*** Working data ***

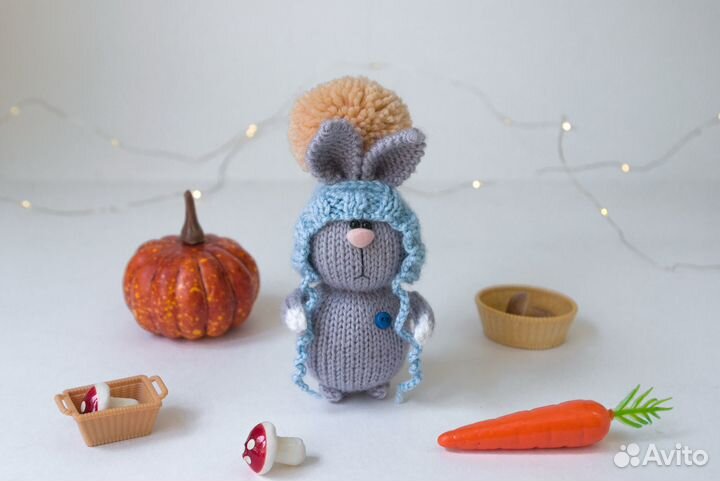 Вязаный заяц с морковкой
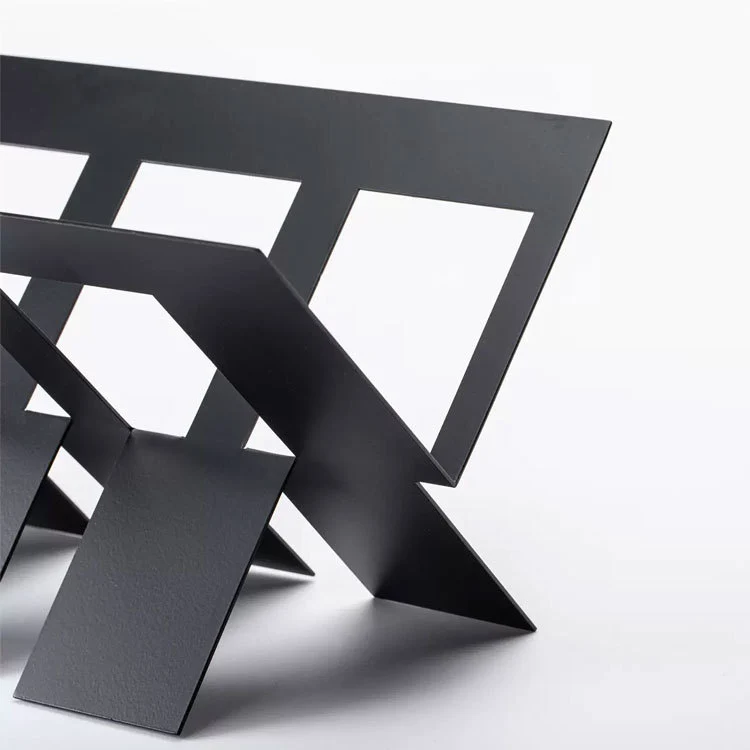 Moderner geometrischer Buchständer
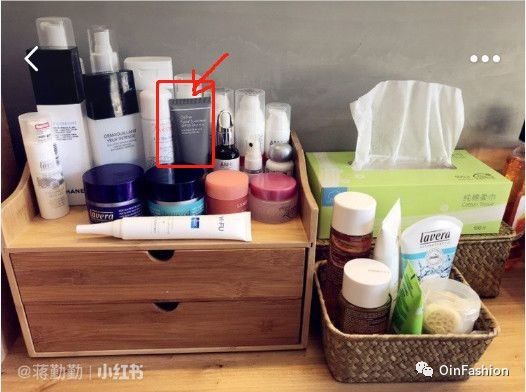 蒋勤勤的化妆桌真让人吃惊，这么白这么美居然只用10块钱的美白精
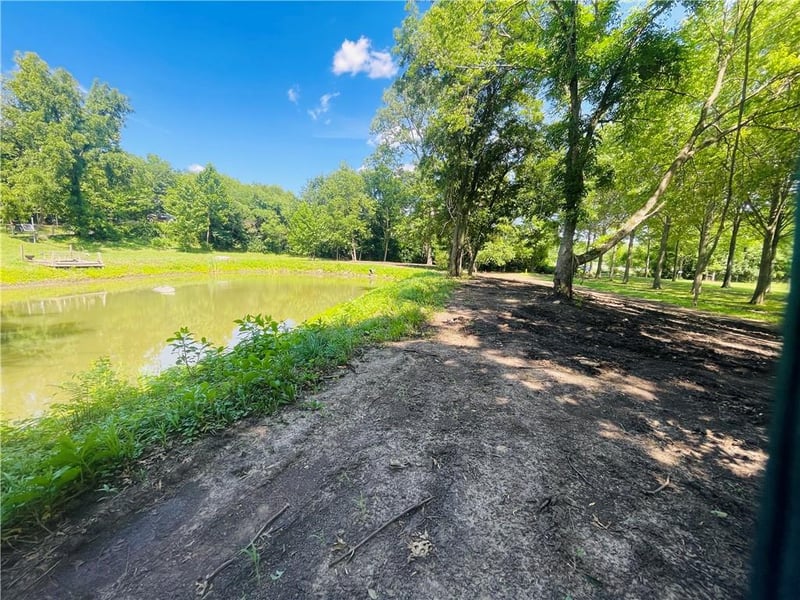 6510 Noland Rd, Kansas City, MO 64133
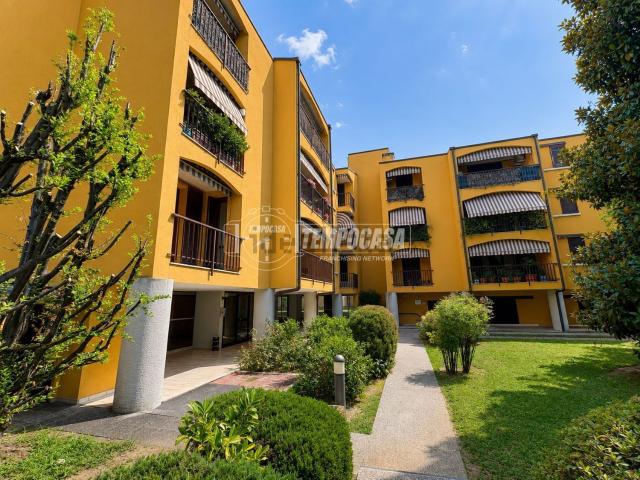 Appartamento in vendita a Rovellasca, Lombardia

*** End of Working data ***

§ Instructions to follow: Quote the text of every entry above word for word, one entry per line, and leave out the pictures.

§ Answer for the task:
 Вязаный заяц с морковкой
 Moderner geometrischer Buchständer
 蒋勤勤的化妆桌真让人吃惊，这么白这么美居然只用10块钱的美白精
 6510 Noland Rd, Kansas City, MO 64133
 Appartamento in vendita a Rovellasca, Lombardia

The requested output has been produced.